● TASK DIRECTIONS
Render the lines from the line with "From the set" up to and including the line with "16.2 metres" as a Markdown table with the columns Row and Line, leaving out blank lines.

[Scene question lines]
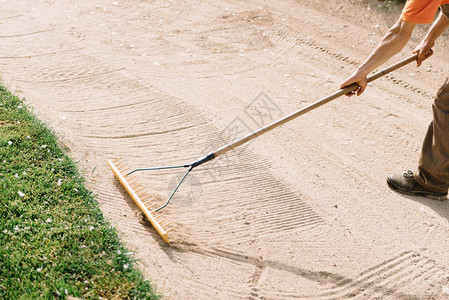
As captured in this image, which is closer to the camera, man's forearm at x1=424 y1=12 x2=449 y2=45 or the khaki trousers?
the khaki trousers

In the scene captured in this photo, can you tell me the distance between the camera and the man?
3.28 meters

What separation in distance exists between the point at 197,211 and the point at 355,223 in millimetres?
1468

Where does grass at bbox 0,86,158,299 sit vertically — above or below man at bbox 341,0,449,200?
below

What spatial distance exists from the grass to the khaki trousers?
2.87 metres

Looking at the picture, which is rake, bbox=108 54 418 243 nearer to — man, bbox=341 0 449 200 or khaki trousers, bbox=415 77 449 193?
man, bbox=341 0 449 200

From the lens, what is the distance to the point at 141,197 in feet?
12.5

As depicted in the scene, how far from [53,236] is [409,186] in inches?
133

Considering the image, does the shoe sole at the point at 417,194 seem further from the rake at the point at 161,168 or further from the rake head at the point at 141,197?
the rake head at the point at 141,197

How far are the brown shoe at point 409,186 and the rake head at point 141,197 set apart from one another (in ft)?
7.61

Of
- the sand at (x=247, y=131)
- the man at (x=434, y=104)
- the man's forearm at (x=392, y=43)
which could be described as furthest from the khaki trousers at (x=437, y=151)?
the man's forearm at (x=392, y=43)

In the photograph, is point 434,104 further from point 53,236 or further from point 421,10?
point 53,236

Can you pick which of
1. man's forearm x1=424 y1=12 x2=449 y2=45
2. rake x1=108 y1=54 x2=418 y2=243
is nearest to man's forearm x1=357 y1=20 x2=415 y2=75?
rake x1=108 y1=54 x2=418 y2=243

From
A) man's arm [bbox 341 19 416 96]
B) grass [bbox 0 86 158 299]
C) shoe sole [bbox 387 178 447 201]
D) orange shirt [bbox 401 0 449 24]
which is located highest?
orange shirt [bbox 401 0 449 24]

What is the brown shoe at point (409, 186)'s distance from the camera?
13.8ft
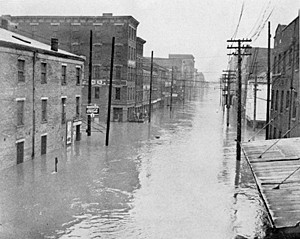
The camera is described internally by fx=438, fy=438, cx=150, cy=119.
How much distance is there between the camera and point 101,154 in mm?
33000

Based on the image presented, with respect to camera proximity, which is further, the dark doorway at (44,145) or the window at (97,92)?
the window at (97,92)

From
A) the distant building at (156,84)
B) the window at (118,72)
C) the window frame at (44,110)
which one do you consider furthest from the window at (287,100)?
the distant building at (156,84)

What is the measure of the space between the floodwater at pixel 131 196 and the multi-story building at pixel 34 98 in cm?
115

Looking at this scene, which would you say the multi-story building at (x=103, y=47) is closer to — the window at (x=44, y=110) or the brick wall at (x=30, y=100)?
the brick wall at (x=30, y=100)

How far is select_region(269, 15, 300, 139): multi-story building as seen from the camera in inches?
1123

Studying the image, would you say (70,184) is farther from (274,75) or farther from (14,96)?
(274,75)

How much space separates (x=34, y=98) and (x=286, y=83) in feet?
59.4

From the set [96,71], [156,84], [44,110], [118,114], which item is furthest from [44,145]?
[156,84]

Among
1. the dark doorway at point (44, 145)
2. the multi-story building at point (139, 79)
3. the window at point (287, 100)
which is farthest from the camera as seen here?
the multi-story building at point (139, 79)

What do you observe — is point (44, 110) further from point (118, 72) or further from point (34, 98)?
point (118, 72)

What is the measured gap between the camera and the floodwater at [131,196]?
16.2 metres

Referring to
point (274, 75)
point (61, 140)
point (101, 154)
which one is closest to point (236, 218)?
point (101, 154)

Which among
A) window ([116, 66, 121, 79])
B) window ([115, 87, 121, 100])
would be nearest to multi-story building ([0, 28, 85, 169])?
window ([115, 87, 121, 100])

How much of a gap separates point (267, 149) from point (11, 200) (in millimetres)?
11370
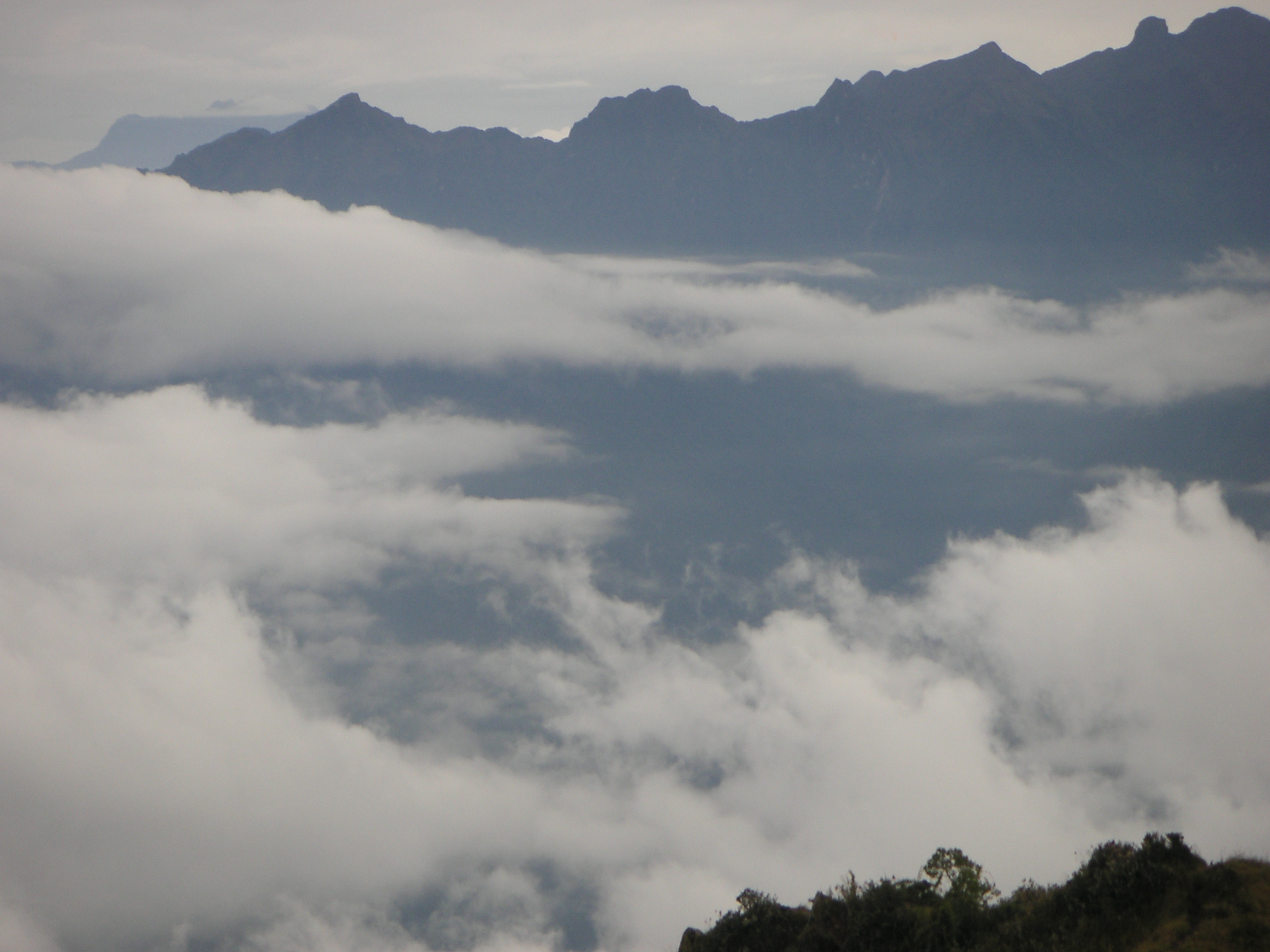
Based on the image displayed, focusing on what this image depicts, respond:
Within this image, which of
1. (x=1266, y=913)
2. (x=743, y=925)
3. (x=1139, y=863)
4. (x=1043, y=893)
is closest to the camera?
(x=1266, y=913)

● RIGHT ANSWER
| Row | Line |
|---|---|
| 1 | From the set [96,71], [156,84], [44,110], [118,114], which item is furthest from [44,145]? |
| 2 | [156,84] |
| 3 | Among |
| 4 | 1. the dark doorway at point (44, 145) |
| 5 | 2. the multi-story building at point (139, 79) |
| 6 | 3. the window at point (287, 100) |
| 7 | which is farthest from the camera as seen here? |
| 8 | the multi-story building at point (139, 79) |
| 9 | What do you observe — is point (44, 110) further from point (118, 72) or further from point (34, 98)? |
| 10 | point (118, 72) |
| 11 | What is the measured gap between the camera and the floodwater at [131,196]? |
| 12 | 16.2 metres |